Setting up an SSH client

Secure Shell (SSH) is a client/server network application. It is used as a communication vehicle between the host system (for example, a laptop computer) and the system command-line interface (CLI).


The system acts as the SSH server in this relationship. The SSH client provides a secure environment in which to connect to a remote computer. Authentication is completed by using a user name and password. If you require command-line access without entering a password, it uses the principles of public and private keys for authentication.

Authenticating SSH logins

Generate a Secure Shell (SSH) key pair to use the command-line interface (CLI). Additionally, when you use the SSH to log in to the system, you must use the RSA-based private key authentication.

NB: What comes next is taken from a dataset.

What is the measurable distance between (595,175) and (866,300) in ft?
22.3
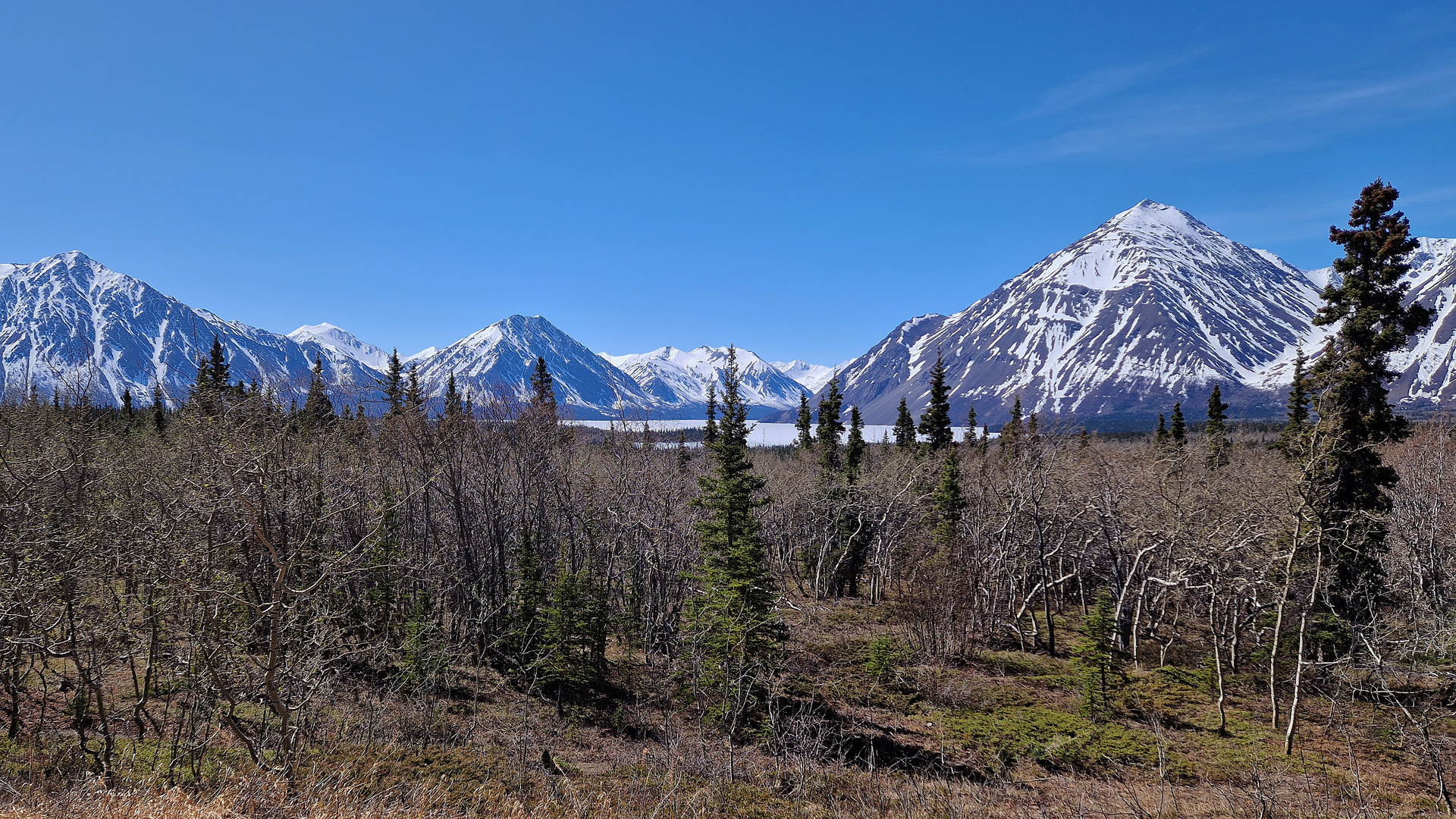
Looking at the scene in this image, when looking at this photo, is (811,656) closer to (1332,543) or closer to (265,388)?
(1332,543)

When you are using AIX hosts, SSH logins are authenticated on the system by using the RSA-based authentication that is supported in the OpenSSH client that is available for AIX. This scheme is based on the supplied password (or if you require command-line access without entering a password, then public-key cryptography is used) by using an algorithm that is known commonly as RSA.
Note: The authentication process for host systems that are not AIX is similar.

With this scheme (as in similar OpenSSH systems on other host types), the encryption, and decryption is done by using separate keys. This scheme means that it is not possible to derive the decryption key from the encryption key.

Because physical possession of the private key allows access to the system, the private key must be kept in a protected place, such as the .ssh directory on the AIX host, with restricted access permissions.

When SSH client (A) attempts to connect to SSH server (B), the SSH password (if you require command-line access without entering a password, the key pair) authenticates the connection. The key consists of two halves: the public keys and private keys. The SSH client public key is put onto SSH Server (B) using some means outside of the SSH session. When SSH client (A) tries to connect, the private key on SSH client (A) is able to authenticate with its public half on SSH server (B).

The system supports up to 32 interactive SSH sessions on the management IP address simultaneously.
Note: After one hour, a fixed SSH interactive session times out, which means the SSH session is automatically closed. This session timeout limit is not configurable.

To connect to the system, the SSH client requires a user login name and an SSH password (or if you require command-line access without entering a password, the key pair). Authenticate to the system by using a management user name and password. When you use an SSH client to access a system, you must use your user name and password. The system uses the password (and if not a password, the SSH key pair) to authorize the user who is accessing the system.

You can connect to the system by using the same user name with which you log in to the system.

For MicrosoftWindows hosts, PuTTY can be downloaded from the internet and used at no charge to provide an SSH client.